Richard then goes on to describe a number of artists he would like to see paired with Disney in a retrospective: Murakami, Koons, Crumb&mdahs;you know 'em, the usual (unusual?) suspects. My first thought was of an exhibition with an ear closer to the ground: I'd pair Disney's pink elephants and broom slaves with Ken Kagami, Michael Veliquette, and David Godbold. (All being artists I saw at Art Basel Miami Beach a couple years ago.)
But it occurs to me that rehabilitating Disney isn't about the imagery, it's about the identity. Richard is talking past his argument when he says that Disney's work sometimes falls flat, as that isn't one of the arguments against Disney. Those he doesn't confront, and they are: Orlando, family programming, Pixar, the commodification of Disney's work, the commodification of childhood, the ubiquity of Disney, the peerless promotion of the copyright regime by the Disney family, and so on. I rather appreciate that Richard doesn't bring up these points because I would like to believe that Richard is operating as Johanna Drucker argues in Sweet Dreams: Contemporary Art and Complicity that the art world has moved beyond a framework of oppositional politics that decides what is or isn't art. Then it's not a clever counterintuitive article, but a proposition worth evaluating.
And if that is the case my answer on Disney would ultimately be "no." Political context and other sorts of considerations that make the canon what it is may not any longer actually be useful to determine what is fine art. They still matter in deciding what goes in museums, though. To admit Disney would be to open up a massive new genealogy in visual art that includes all the things that are visual but aren't called art. So it wouldn't be Disney and Murakami or Disney and younger fine artists but Disney and the makers of Final Fantasy or Disney and the Coca Cola designers. That might all be defensible, but it would get very confusing very quickly.

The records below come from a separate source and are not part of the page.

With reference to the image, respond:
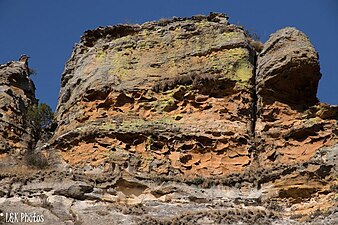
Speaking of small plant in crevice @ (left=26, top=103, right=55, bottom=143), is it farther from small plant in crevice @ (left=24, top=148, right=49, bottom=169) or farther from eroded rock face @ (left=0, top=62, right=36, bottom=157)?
small plant in crevice @ (left=24, top=148, right=49, bottom=169)

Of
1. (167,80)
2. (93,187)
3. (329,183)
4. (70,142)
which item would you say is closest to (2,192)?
(93,187)

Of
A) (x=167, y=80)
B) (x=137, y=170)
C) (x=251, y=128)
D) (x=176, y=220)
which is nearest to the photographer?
(x=176, y=220)

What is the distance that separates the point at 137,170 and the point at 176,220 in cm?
471

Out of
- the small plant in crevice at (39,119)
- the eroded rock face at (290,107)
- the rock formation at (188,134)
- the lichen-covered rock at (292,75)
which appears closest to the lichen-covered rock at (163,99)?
the rock formation at (188,134)

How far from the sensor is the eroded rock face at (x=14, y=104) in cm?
3172

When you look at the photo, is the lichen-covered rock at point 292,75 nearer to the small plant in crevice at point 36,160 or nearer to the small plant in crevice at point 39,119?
the small plant in crevice at point 36,160

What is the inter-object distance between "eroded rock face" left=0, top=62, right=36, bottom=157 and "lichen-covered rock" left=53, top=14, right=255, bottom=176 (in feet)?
Answer: 6.52

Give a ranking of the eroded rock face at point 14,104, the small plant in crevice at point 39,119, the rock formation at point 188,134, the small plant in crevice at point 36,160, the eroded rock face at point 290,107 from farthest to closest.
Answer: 1. the small plant in crevice at point 39,119
2. the eroded rock face at point 14,104
3. the small plant in crevice at point 36,160
4. the eroded rock face at point 290,107
5. the rock formation at point 188,134

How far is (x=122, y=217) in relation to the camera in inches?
924

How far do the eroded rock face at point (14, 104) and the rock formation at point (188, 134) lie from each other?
6.23 feet

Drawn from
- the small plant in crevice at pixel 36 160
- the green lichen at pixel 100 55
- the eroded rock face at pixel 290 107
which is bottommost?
the small plant in crevice at pixel 36 160

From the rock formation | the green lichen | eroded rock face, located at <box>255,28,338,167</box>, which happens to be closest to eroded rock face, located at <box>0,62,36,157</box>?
the rock formation

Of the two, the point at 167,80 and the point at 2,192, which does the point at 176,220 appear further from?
the point at 167,80

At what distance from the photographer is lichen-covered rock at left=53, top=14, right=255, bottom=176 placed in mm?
28281
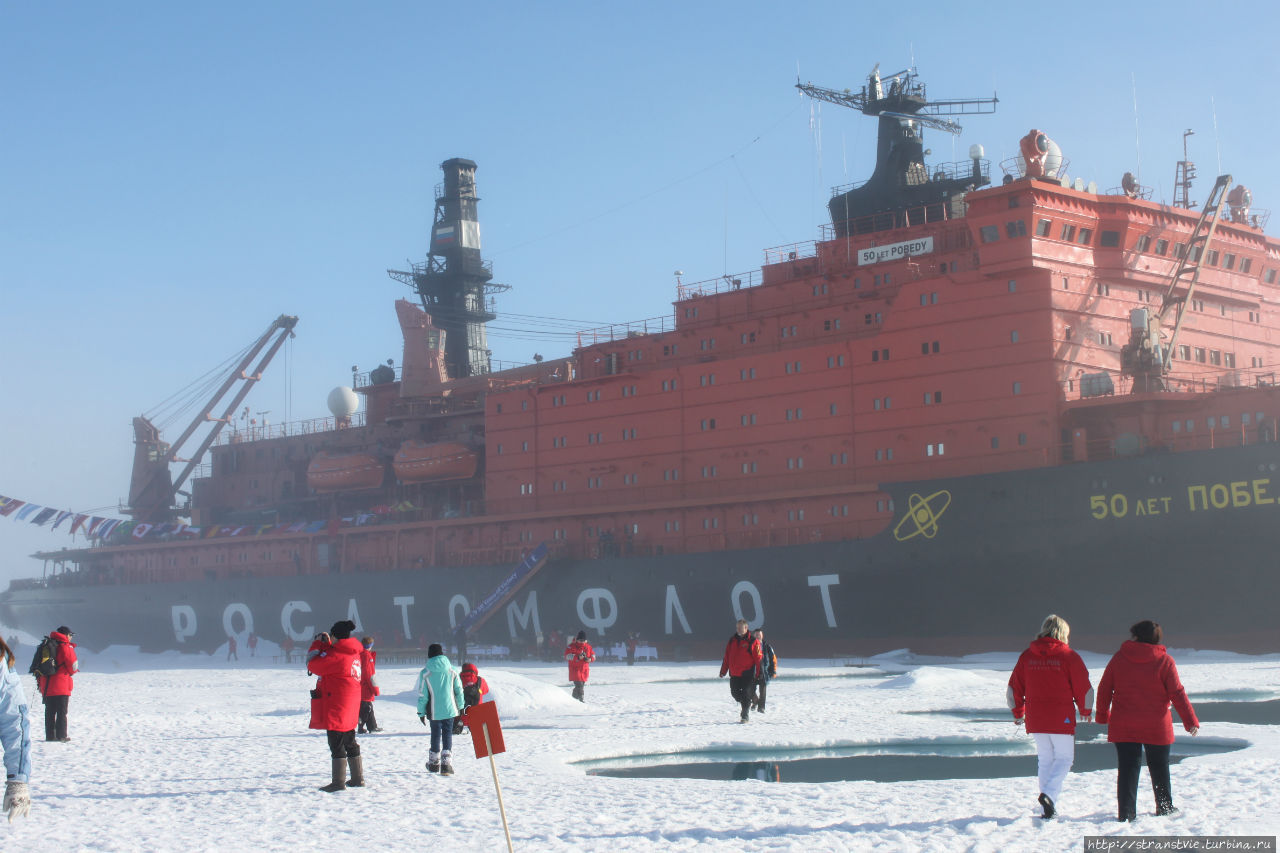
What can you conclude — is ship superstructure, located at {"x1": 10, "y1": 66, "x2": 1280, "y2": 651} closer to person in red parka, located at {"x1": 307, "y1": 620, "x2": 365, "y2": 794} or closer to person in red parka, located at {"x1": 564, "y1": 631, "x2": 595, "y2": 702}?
person in red parka, located at {"x1": 564, "y1": 631, "x2": 595, "y2": 702}

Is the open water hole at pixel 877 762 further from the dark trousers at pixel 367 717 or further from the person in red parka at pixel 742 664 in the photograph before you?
the dark trousers at pixel 367 717

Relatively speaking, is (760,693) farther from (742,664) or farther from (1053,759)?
(1053,759)

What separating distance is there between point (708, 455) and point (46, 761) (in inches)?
922

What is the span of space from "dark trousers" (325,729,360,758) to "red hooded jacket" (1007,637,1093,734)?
5471 millimetres

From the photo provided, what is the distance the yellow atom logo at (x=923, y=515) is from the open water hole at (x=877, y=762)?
1477 cm

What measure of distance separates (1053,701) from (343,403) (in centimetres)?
4699

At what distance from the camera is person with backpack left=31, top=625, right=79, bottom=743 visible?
14320 millimetres

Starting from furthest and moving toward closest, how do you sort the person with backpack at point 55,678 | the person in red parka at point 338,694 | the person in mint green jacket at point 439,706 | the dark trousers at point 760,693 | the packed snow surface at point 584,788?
the dark trousers at point 760,693 < the person with backpack at point 55,678 < the person in mint green jacket at point 439,706 < the person in red parka at point 338,694 < the packed snow surface at point 584,788

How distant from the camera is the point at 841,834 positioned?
8.15m

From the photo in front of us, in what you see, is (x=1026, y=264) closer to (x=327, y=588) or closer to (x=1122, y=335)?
(x=1122, y=335)

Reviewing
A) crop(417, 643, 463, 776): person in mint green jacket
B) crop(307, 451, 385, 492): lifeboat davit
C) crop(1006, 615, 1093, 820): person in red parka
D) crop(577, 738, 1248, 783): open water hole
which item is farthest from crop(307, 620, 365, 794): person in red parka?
crop(307, 451, 385, 492): lifeboat davit

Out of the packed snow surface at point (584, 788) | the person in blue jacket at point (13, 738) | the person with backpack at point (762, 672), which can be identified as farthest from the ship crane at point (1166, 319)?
the person in blue jacket at point (13, 738)

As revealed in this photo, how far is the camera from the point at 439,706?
11.4 m

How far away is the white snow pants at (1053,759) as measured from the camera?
330 inches
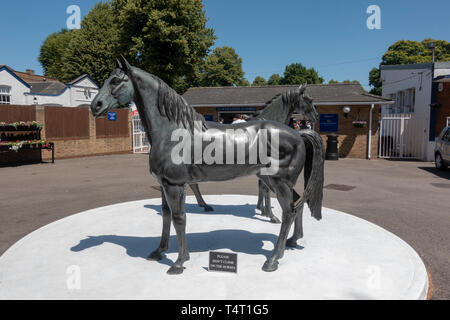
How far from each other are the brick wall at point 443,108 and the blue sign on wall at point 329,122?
470 centimetres

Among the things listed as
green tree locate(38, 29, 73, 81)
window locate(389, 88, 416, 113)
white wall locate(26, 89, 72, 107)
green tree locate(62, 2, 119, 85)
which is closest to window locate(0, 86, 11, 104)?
white wall locate(26, 89, 72, 107)

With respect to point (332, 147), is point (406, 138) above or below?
above

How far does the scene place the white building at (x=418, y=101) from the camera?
50.5 ft

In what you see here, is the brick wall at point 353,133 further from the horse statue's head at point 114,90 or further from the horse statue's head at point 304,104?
the horse statue's head at point 114,90

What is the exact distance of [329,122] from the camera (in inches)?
677

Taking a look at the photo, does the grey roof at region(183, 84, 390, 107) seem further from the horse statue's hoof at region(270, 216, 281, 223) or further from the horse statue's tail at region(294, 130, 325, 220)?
the horse statue's tail at region(294, 130, 325, 220)

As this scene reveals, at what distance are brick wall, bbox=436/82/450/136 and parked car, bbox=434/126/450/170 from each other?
10.8 ft

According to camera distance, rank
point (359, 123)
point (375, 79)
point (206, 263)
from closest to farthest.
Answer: point (206, 263), point (359, 123), point (375, 79)

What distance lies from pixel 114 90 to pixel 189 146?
1.00m

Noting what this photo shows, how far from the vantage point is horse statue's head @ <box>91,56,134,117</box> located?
10.8ft

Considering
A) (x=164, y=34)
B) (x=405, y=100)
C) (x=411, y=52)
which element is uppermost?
(x=411, y=52)

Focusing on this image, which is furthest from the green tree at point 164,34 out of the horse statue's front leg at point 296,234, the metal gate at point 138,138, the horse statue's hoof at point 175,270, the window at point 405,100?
the horse statue's hoof at point 175,270

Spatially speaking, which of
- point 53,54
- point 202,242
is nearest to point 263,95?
point 202,242

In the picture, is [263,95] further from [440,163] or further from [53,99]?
[53,99]
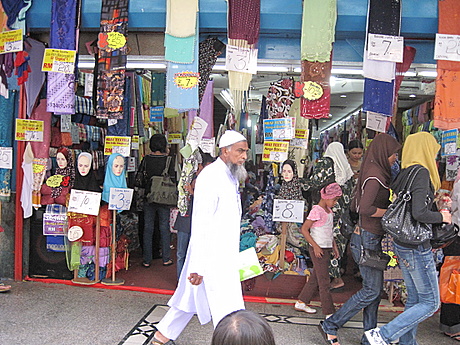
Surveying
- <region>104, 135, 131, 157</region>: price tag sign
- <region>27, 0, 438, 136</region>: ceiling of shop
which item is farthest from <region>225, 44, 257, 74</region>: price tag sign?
<region>104, 135, 131, 157</region>: price tag sign

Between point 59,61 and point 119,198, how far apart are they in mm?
1428

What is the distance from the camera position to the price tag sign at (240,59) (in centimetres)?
407

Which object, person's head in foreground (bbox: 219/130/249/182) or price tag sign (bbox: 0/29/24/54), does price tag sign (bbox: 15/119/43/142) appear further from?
person's head in foreground (bbox: 219/130/249/182)

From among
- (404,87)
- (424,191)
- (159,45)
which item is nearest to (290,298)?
(424,191)

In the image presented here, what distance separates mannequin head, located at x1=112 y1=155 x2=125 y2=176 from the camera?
4.62 m

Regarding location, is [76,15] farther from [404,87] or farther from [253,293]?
[404,87]

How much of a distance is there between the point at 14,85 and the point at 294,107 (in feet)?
9.88

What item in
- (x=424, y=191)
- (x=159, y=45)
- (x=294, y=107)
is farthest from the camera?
(x=294, y=107)

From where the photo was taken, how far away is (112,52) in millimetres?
4250

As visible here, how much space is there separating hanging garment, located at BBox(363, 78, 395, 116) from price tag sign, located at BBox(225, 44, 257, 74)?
104 centimetres

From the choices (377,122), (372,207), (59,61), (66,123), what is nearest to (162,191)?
(66,123)

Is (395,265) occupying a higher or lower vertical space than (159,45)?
lower

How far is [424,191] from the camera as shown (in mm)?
2990

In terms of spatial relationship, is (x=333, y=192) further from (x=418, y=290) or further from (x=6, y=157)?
(x=6, y=157)
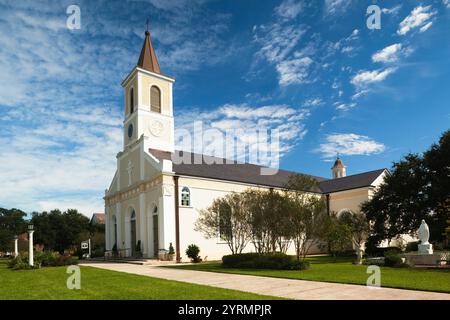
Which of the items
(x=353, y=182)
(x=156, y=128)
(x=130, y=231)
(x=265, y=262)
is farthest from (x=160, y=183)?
(x=353, y=182)

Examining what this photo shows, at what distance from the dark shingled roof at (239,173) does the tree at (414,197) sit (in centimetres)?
801

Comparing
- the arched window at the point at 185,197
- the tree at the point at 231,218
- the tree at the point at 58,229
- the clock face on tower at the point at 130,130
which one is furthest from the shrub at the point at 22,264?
the tree at the point at 58,229

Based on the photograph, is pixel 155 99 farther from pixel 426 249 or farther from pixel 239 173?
pixel 426 249

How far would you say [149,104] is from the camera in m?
35.7

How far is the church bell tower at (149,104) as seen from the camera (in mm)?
35000

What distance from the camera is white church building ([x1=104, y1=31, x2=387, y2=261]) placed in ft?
96.3

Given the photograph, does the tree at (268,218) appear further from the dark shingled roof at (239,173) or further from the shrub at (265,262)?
the dark shingled roof at (239,173)

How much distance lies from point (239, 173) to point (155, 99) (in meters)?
11.2

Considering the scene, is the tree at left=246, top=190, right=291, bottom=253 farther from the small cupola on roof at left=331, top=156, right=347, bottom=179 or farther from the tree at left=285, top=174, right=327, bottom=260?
the small cupola on roof at left=331, top=156, right=347, bottom=179

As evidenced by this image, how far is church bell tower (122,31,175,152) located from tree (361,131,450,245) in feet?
A: 64.4

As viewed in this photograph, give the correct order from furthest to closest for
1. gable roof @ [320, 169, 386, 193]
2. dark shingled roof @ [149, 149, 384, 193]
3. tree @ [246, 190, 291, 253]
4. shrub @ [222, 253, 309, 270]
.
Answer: gable roof @ [320, 169, 386, 193] → dark shingled roof @ [149, 149, 384, 193] → tree @ [246, 190, 291, 253] → shrub @ [222, 253, 309, 270]

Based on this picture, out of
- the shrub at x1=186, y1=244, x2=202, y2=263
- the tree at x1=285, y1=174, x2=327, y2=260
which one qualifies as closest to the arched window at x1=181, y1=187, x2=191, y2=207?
the shrub at x1=186, y1=244, x2=202, y2=263

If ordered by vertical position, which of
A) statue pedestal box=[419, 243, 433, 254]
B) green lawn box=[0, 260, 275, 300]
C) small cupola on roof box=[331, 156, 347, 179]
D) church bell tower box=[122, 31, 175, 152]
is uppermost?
church bell tower box=[122, 31, 175, 152]
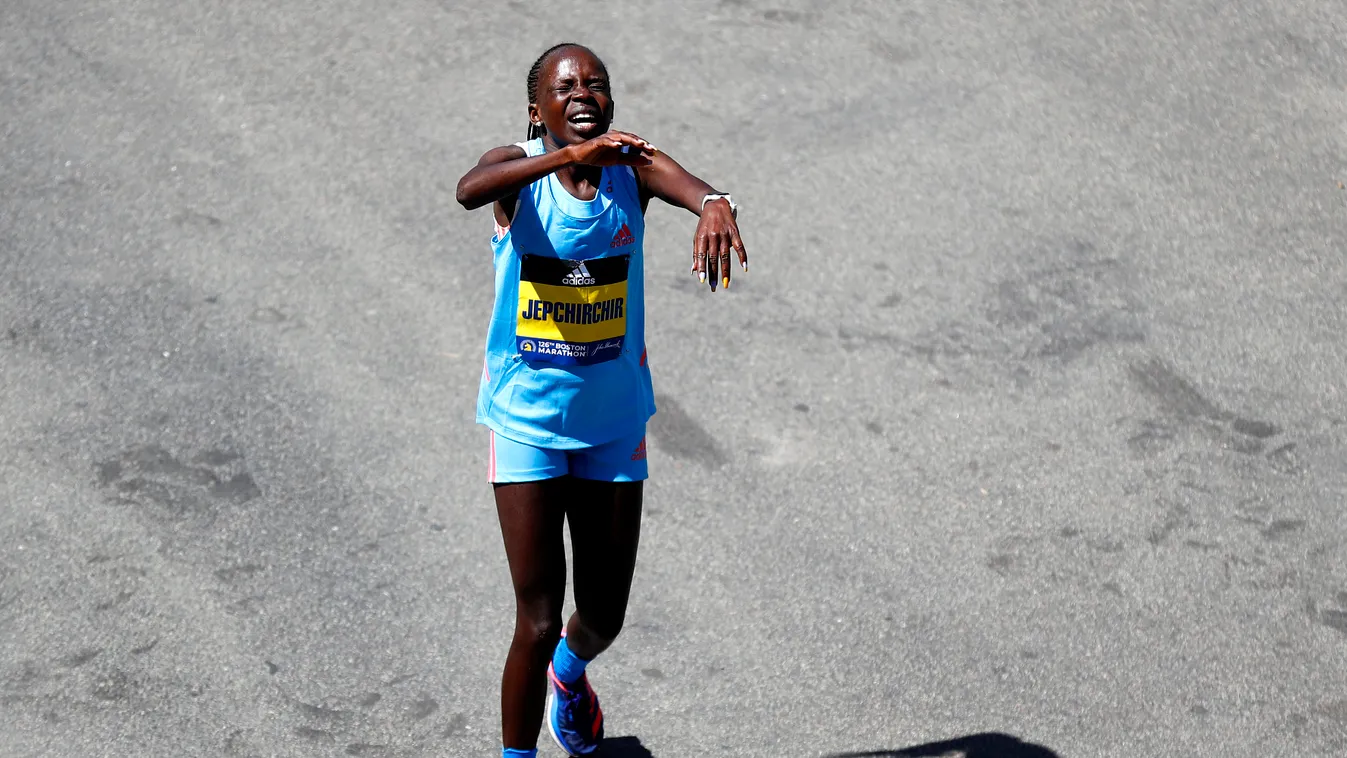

Just because something is important does not make it visual art and at the end of the day, just because something is visual art does not mean that it is represents the most important visual thing. Rather this notion of visual art you find at museums offers a streamlined conversation within visual culture, one that (one hopes) influences and is influenced by other conversations in the broader culture. But museums cannot hope to archive all those other conversations, too.
A thoughtful piece by Richard and sadly, possibly his last for the Post; I understand that he will not be writing for them in the future.